Would you return every entry, exactly as it is written?
:: STORED DATA
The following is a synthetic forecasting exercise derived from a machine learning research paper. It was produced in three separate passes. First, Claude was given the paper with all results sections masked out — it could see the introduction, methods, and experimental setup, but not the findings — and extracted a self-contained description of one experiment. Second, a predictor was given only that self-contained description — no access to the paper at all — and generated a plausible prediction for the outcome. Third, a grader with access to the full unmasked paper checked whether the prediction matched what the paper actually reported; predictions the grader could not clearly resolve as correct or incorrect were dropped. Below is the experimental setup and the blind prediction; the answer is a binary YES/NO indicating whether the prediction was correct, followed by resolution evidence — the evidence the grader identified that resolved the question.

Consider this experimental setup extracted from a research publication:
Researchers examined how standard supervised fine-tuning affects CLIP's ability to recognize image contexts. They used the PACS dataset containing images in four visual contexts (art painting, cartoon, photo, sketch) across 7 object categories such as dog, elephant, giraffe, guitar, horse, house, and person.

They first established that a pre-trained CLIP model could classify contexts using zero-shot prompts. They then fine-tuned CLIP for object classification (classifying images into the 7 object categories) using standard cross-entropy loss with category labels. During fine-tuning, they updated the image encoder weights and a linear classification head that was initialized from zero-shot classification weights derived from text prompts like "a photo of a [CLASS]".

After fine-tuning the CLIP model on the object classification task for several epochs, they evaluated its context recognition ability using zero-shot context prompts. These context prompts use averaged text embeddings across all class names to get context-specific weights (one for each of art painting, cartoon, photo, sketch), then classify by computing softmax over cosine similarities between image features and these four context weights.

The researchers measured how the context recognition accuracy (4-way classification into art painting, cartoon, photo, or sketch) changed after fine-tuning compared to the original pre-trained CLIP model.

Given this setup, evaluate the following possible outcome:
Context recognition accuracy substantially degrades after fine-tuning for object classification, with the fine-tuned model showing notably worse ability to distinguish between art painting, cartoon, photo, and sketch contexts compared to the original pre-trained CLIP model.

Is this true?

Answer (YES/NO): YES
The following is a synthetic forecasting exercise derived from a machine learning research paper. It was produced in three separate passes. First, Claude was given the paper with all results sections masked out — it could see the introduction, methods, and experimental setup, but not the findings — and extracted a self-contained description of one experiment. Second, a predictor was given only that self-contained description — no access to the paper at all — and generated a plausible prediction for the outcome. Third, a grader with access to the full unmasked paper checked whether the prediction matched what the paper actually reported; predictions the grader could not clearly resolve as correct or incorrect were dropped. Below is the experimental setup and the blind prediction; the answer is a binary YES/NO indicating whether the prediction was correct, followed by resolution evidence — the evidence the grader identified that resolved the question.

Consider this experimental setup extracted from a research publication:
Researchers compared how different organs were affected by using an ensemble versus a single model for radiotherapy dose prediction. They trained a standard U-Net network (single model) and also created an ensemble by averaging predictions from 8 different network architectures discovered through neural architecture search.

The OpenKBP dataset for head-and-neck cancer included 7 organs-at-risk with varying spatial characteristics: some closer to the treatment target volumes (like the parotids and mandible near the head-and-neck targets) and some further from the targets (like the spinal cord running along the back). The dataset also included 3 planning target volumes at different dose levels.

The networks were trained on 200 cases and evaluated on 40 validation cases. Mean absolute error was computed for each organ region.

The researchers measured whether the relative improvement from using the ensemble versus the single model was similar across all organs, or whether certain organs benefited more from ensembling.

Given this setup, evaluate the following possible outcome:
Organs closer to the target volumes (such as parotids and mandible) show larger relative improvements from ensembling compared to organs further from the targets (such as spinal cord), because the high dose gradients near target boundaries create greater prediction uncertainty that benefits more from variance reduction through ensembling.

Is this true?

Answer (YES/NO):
::::
**RESPONSE**
The following is a synthetic forecasting exercise derived from a machine learning research paper. It was produced in three separate passes. First, Claude was given the paper with all results sections masked out — it could see the introduction, methods, and experimental setup, but not the findings — and extracted a self-contained description of one experiment. Second, a predictor was given only that self-contained description — no access to the paper at all — and generated a plausible prediction for the outcome. Third, a grader with access to the full unmasked paper checked whether the prediction matched what the paper actually reported; predictions the grader could not clearly resolve as correct or incorrect were dropped. Below is the experimental setup and the blind prediction; the answer is a binary YES/NO indicating whether the prediction was correct, followed by resolution evidence — the evidence the grader identified that resolved the question.

Consider this experimental setup extracted from a research publication:
Researchers examined how standard supervised fine-tuning affects CLIP's ability to recognize image contexts. They used the PACS dataset containing images in four visual contexts (art painting, cartoon, photo, sketch) across 7 object categories such as dog, elephant, giraffe, guitar, horse, house, and person.

They first established that a pre-trained CLIP model could classify contexts using zero-shot prompts. They then fine-tuned CLIP for object classification (classifying images into the 7 object categories) using standard cross-entropy loss with category labels. During fine-tuning, they updated the image encoder weights and a linear classification head that was initialized from zero-shot classification weights derived from text prompts like "a photo of a [CLASS]".

After fine-tuning the CLIP model on the object classification task for several epochs, they evaluated its context recognition ability using zero-shot context prompts. These context prompts use averaged text embeddings across all class names to get context-specific weights (one for each of art painting, cartoon, photo, sketch), then classify by computing softmax over cosine similarities between image features and these four context weights.

The researchers measured how the context recognition accuracy (4-way classification into art painting, cartoon, photo, or sketch) changed after fine-tuning compared to the original pre-trained CLIP model.

Given this setup, evaluate the following possible outcome:
Context recognition accuracy substantially degrades after fine-tuning for object classification, with the fine-tuned model showing notably worse ability to distinguish between art painting, cartoon, photo, and sketch contexts compared to the original pre-trained CLIP model.

Is this true?

Answer (YES/NO): YES
The following is a synthetic forecasting exercise derived from a machine learning research paper. It was produced in three separate passes. First, Claude was given the paper with all results sections masked out — it could see the introduction, methods, and experimental setup, but not the findings — and extracted a self-contained description of one experiment. Second, a predictor was given only that self-contained description — no access to the paper at all — and generated a plausible prediction for the outcome. Third, a grader with access to the full unmasked paper checked whether the prediction matched what the paper actually reported; predictions the grader could not clearly resolve as correct or incorrect were dropped. Below is the experimental setup and the blind prediction; the answer is a binary YES/NO indicating whether the prediction was correct, followed by resolution evidence — the evidence the grader identified that resolved the question.

Consider this experimental setup extracted from a research publication:
Researchers compared how different organs were affected by using an ensemble versus a single model for radiotherapy dose prediction. They trained a standard U-Net network (single model) and also created an ensemble by averaging predictions from 8 different network architectures discovered through neural architecture search.

The OpenKBP dataset for head-and-neck cancer included 7 organs-at-risk with varying spatial characteristics: some closer to the treatment target volumes (like the parotids and mandible near the head-and-neck targets) and some further from the targets (like the spinal cord running along the back). The dataset also included 3 planning target volumes at different dose levels.

The networks were trained on 200 cases and evaluated on 40 validation cases. Mean absolute error was computed for each organ region.

The researchers measured whether the relative improvement from using the ensemble versus the single model was similar across all organs, or whether certain organs benefited more from ensembling.

Given this setup, evaluate the following possible outcome:
Organs closer to the target volumes (such as parotids and mandible) show larger relative improvements from ensembling compared to organs further from the targets (such as spinal cord), because the high dose gradients near target boundaries create greater prediction uncertainty that benefits more from variance reduction through ensembling.

Is this true?

Answer (YES/NO):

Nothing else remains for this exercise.